Dataset rows

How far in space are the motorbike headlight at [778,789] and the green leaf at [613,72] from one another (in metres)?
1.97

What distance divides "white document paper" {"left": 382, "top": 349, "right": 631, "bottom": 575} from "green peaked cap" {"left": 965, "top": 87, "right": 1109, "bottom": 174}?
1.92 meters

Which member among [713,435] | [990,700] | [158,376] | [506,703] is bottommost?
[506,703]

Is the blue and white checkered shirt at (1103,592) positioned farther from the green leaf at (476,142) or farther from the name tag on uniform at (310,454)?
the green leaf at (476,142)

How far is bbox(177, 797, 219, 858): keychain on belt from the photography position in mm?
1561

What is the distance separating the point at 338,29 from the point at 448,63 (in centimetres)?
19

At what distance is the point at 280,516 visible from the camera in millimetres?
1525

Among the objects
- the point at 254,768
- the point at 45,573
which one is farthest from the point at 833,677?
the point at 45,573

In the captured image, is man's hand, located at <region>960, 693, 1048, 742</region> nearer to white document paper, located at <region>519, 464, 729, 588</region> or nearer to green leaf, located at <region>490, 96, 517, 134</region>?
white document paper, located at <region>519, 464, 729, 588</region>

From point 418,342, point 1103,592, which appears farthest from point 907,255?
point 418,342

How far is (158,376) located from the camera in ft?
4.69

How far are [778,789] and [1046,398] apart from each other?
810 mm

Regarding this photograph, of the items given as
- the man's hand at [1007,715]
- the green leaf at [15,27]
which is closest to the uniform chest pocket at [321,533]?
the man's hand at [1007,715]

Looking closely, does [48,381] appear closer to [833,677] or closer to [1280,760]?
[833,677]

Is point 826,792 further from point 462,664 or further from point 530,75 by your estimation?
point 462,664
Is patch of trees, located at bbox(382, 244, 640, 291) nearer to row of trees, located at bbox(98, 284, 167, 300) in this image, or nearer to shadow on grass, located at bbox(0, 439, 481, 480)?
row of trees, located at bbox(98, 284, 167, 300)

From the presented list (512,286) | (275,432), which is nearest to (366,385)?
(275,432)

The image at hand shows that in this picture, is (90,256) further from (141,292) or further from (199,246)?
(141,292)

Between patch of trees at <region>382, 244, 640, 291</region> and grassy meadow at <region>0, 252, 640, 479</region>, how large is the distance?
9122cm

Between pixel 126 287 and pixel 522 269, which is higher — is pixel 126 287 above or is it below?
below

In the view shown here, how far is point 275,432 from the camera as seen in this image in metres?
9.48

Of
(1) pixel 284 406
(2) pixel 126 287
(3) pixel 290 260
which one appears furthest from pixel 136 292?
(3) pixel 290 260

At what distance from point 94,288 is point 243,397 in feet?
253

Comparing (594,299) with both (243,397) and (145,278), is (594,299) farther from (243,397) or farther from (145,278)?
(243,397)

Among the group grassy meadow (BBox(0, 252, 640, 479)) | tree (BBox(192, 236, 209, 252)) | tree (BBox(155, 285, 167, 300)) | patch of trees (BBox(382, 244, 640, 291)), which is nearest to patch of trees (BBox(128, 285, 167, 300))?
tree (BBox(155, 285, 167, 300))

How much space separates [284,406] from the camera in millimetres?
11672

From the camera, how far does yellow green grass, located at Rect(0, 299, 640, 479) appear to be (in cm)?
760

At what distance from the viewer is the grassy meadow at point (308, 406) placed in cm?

» Direction: Rewrite everything from the line containing "Between patch of" down to the end of the rows, putting "open field" wherever "grassy meadow" appears and changing nothing else.

» Completed task:
Between patch of trees at <region>382, 244, 640, 291</region> and open field at <region>0, 252, 640, 479</region>, how large is the distance?
9122cm

Between pixel 126 287 and pixel 522 269, which is higher — is pixel 126 287 above or is it below?
below

In the view shown here, how far is point 275,432 from the camera as seen in this image in metres?
9.48

Of
(1) pixel 284 406
(2) pixel 126 287
(3) pixel 290 260
which one appears furthest from pixel 136 292?
(3) pixel 290 260

At what distance from point 94,288 is point 243,397 in feet?
253

Comparing (594,299) with both (243,397) and (145,278), is (594,299) farther from (243,397) or farther from (145,278)?
(243,397)

Among the group open field (BBox(0, 252, 640, 479)) | tree (BBox(192, 236, 209, 252)) | tree (BBox(155, 285, 167, 300)) | patch of trees (BBox(382, 244, 640, 291)), which is nearest to patch of trees (BBox(128, 285, 167, 300))?
tree (BBox(155, 285, 167, 300))

How much space separates [284,406] from the camera in millimetres?
11672

From the camera, how far does yellow green grass, located at Rect(0, 299, 640, 479) appear to be (in cm)?
760

At what distance from the viewer is the open field at point (308, 406) placed in cm?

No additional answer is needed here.